[Schriftliche Aufgabe a] Schreibe aus den Einträgen die Zeilen von der Zeile, die „Can you confirm“ enthält, bis zu der Zeile, die „96 centimetres“ enthält, unverändert ab, beide eingeschlossen. Lass die Bilder dabei weg.
───── Dokument ─────
Vergesst Oslo

NAHOST Seit 20 Jahren wird über eine Zweistaatenlösung zwischen Israelis und Palästinensern verhandelt. Ein Abkommen wird immer unwahrscheinlicher

■ ist Büroleiter der Heinrich-Böll-Stiftung in Ramallah. Von 2004 bis 2006 arbeitete er als Referent im Auswärtigen Amt, danach als außenpolitischer Referent in der Bundestagsfraktion von Bündnis 90/Die Grünen.

2014 ist die allerletzte Chance, die Zweitstaatenlösung zu retten.“ So oder so ähnlich wird es auch zu Beginn dieses Jahres wieder in den Erklärungen zum Nahost-Friedensprozess heißen. Das Ritual ist mittlerweile fast genauso alt wie der sogenannte Friedensprozess, der 1993 begann. Dabei war dieser Prozess über weite Strecken nicht von Frieden, sondern Stillstand, manchmal Krieg und meist einer schleichenden Verschlechterung der Lage geprägt. Das zwanzigjährige Oslo-„Jubiläumsjahr“ 2013 ist gerade vergangen. Es war ein trauriges Jubiläum. Längst ist der Name der norwegischen Hauptstadt, wo sich einst die geheimen israelischen und palästinensischen Emissäre trafen, im Nahen Osten zum Synonym für das völlige Scheitern der Zweistaatenlösung geworden.

Komplizierte Zonen

Der Prozess hat ein bis heute bestehendes System geschaffen, das einerseits die anhaltende israelische Besatzung und schleichende Landnahme im Westjordanland ermöglicht, andererseits die Fragmentierung der palästinensischen Gesellschaft beschleunigt hat. Die komplizierte Aufteilung der Westbank in verschiedene Zonen hatte das erklärte Ziel, eine schrittweise Rückgabe des 1967 besetzten Landes an die Palästinenser einzuleiten. Aber lediglich in den größeren Städten, den sogenannten A-Gebieten, regiert bisher die 1994 gebildete „Palästinensische Autorität“.
─────
[Schriftliche Aufgabe b] Wie werden die größeren Städte im Dokument bezeichnet?
───── Bereitgestellte Daten ─────
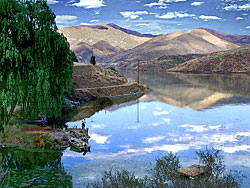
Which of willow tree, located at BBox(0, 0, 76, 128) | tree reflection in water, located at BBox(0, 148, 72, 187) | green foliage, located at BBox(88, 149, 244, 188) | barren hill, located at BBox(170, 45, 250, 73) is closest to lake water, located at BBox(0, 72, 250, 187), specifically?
tree reflection in water, located at BBox(0, 148, 72, 187)

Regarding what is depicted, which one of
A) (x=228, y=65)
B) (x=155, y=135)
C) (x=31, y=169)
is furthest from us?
(x=228, y=65)

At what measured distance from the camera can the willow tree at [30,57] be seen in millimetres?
30938

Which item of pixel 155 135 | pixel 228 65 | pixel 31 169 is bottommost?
pixel 31 169

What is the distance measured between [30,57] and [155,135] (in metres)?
18.1

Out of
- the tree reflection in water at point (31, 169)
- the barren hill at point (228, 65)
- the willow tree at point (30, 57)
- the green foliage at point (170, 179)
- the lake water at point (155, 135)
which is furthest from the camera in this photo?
the barren hill at point (228, 65)

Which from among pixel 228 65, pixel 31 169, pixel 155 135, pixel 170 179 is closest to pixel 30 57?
pixel 31 169

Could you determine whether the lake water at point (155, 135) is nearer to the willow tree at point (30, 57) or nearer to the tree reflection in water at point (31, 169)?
the tree reflection in water at point (31, 169)

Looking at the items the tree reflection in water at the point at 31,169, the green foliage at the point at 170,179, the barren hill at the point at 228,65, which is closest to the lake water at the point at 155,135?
the tree reflection in water at the point at 31,169

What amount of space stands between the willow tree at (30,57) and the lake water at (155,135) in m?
6.75

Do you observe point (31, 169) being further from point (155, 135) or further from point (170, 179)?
point (155, 135)

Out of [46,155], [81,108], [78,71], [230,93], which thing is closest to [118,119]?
[81,108]

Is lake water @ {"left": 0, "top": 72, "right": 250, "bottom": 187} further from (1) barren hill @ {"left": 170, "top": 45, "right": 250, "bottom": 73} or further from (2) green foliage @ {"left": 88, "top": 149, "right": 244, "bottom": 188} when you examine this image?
(1) barren hill @ {"left": 170, "top": 45, "right": 250, "bottom": 73}

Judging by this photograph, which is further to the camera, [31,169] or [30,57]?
[30,57]

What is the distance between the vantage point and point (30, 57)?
103 feet
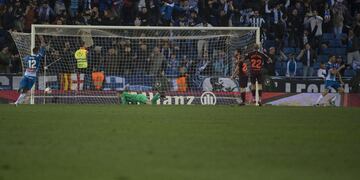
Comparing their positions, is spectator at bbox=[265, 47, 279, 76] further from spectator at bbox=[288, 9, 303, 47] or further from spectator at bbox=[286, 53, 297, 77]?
spectator at bbox=[288, 9, 303, 47]

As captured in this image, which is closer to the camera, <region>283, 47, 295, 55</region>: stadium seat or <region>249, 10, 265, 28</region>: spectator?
<region>283, 47, 295, 55</region>: stadium seat

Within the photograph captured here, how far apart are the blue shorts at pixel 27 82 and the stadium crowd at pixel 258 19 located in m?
4.42

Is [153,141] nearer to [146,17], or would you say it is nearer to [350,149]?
[350,149]

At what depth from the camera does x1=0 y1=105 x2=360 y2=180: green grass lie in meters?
7.00

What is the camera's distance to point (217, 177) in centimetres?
669

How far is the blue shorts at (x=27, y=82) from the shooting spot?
22805mm

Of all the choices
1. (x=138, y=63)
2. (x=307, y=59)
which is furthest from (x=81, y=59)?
(x=307, y=59)

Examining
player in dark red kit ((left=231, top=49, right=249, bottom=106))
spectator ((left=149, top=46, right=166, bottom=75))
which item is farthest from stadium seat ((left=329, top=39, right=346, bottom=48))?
spectator ((left=149, top=46, right=166, bottom=75))

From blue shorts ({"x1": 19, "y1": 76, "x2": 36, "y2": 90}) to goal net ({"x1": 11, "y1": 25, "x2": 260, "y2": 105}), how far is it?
50.9 inches

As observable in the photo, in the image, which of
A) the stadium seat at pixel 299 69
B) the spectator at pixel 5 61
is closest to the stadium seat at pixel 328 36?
the stadium seat at pixel 299 69

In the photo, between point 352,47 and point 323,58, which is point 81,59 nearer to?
point 323,58

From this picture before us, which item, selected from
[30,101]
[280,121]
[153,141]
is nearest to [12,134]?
[153,141]

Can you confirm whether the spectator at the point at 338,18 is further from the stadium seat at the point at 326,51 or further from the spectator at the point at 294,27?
the spectator at the point at 294,27

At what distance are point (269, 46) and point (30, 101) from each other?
10361 mm
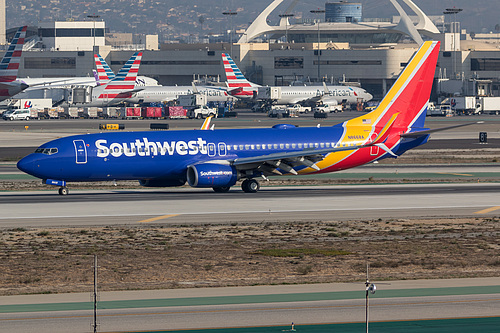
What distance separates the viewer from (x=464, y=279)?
31609 millimetres

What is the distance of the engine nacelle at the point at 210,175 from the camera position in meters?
55.2

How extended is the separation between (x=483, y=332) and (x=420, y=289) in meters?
5.56

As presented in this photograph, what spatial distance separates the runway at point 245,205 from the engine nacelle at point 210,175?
96 centimetres

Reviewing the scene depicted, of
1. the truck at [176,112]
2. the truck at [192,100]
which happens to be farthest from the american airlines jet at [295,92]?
the truck at [176,112]

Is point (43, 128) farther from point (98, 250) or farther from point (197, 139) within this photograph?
point (98, 250)

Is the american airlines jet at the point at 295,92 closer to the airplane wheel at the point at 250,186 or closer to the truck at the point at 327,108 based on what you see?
the truck at the point at 327,108

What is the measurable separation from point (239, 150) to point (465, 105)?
13209cm

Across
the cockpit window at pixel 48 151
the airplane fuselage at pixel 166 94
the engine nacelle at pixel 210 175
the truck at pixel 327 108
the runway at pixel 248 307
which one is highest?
the airplane fuselage at pixel 166 94

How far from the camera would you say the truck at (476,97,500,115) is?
592 feet

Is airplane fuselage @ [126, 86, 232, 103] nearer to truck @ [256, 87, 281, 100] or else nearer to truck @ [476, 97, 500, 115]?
truck @ [256, 87, 281, 100]

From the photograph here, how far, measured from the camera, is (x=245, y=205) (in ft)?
170

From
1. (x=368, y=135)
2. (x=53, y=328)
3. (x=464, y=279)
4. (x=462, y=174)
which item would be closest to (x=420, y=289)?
(x=464, y=279)

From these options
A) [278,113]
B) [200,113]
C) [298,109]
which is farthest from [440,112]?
[200,113]

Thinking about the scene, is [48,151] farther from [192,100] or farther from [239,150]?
[192,100]
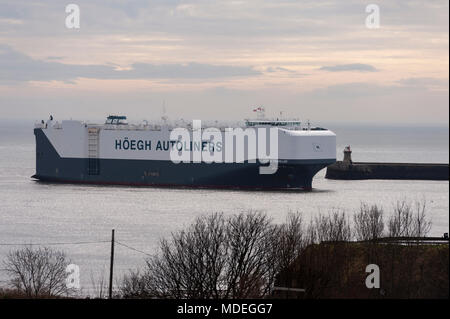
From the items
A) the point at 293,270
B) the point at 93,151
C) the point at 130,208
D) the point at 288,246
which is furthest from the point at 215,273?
the point at 93,151

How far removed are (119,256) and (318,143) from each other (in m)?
21.1

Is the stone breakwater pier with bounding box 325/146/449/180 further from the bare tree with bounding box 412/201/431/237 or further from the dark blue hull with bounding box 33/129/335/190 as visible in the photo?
the bare tree with bounding box 412/201/431/237

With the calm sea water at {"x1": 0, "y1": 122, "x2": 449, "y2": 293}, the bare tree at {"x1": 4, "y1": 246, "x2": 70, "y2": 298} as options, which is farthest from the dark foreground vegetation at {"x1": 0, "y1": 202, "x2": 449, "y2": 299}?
the calm sea water at {"x1": 0, "y1": 122, "x2": 449, "y2": 293}

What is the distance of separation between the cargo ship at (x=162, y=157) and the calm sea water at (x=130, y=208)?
1.38 metres

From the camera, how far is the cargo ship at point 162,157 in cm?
4372

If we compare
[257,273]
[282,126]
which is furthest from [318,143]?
[257,273]

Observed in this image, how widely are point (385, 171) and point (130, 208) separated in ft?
74.7

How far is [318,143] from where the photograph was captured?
44.0 meters

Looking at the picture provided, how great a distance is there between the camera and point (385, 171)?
A: 5466 cm

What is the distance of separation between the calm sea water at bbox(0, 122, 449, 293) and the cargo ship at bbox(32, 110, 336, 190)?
4.54ft

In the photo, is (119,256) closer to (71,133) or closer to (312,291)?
(312,291)

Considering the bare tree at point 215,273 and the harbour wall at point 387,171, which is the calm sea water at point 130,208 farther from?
the bare tree at point 215,273

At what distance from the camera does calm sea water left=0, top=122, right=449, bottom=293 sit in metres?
25.8

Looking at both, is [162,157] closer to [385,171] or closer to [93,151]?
[93,151]
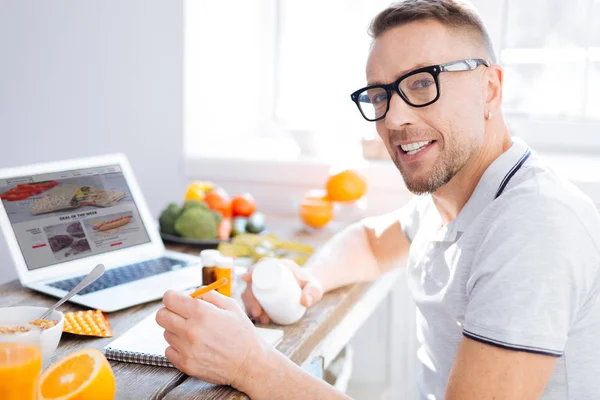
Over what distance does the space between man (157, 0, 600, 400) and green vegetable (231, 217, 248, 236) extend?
1.45 feet

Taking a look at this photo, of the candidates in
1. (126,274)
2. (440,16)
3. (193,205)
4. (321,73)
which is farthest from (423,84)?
(321,73)

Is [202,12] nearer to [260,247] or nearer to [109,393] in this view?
[260,247]

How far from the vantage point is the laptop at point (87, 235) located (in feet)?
4.47

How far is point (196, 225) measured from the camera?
69.5 inches

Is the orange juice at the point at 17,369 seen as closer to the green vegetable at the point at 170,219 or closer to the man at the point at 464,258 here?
the man at the point at 464,258

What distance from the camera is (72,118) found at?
250 centimetres

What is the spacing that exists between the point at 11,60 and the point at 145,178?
2.20ft

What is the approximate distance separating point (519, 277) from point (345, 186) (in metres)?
1.08

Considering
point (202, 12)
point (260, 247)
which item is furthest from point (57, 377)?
point (202, 12)

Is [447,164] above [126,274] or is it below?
above

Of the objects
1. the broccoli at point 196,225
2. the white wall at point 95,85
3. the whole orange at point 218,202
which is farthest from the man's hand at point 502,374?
the white wall at point 95,85

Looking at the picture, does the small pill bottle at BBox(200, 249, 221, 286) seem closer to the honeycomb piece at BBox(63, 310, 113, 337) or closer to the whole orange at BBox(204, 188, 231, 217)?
the honeycomb piece at BBox(63, 310, 113, 337)

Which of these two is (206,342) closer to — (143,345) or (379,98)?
(143,345)

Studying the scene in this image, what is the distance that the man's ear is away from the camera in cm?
121
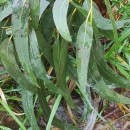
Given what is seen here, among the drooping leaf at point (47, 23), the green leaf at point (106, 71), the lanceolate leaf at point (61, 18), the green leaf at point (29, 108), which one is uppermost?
the lanceolate leaf at point (61, 18)

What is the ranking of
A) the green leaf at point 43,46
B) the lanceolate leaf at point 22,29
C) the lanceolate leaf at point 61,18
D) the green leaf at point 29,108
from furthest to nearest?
the green leaf at point 29,108 → the green leaf at point 43,46 → the lanceolate leaf at point 22,29 → the lanceolate leaf at point 61,18

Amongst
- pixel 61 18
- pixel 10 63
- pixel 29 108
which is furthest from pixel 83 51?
pixel 29 108

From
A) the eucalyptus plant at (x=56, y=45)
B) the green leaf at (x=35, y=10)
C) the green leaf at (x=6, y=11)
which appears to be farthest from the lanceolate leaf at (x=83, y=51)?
the green leaf at (x=6, y=11)

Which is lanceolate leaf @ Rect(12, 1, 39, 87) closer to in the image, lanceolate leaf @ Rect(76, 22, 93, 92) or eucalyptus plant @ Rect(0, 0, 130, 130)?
eucalyptus plant @ Rect(0, 0, 130, 130)

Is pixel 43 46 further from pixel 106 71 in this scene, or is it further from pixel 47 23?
pixel 106 71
─────
[Ausgabe a]
Can you confirm whether the spectator at the point at 338,18 is further from the stadium seat at the point at 326,51 or further from the spectator at the point at 294,27?
the spectator at the point at 294,27

At what distance are point (269, 46) and point (30, 101) from each other?
10361 mm
What distance separates the viewer from (x=464, y=279)?
31609 millimetres

What is the distance of the engine nacelle at the point at 210,175 from the camera position in meters?
55.2

How extended is the separation between (x=483, y=332) and (x=420, y=289) in meters?
5.56

As presented in this photograph, what spatial distance separates the runway at point 245,205 from the engine nacelle at point 210,175?
96 centimetres

[Ausgabe b] Als A-Gebiete.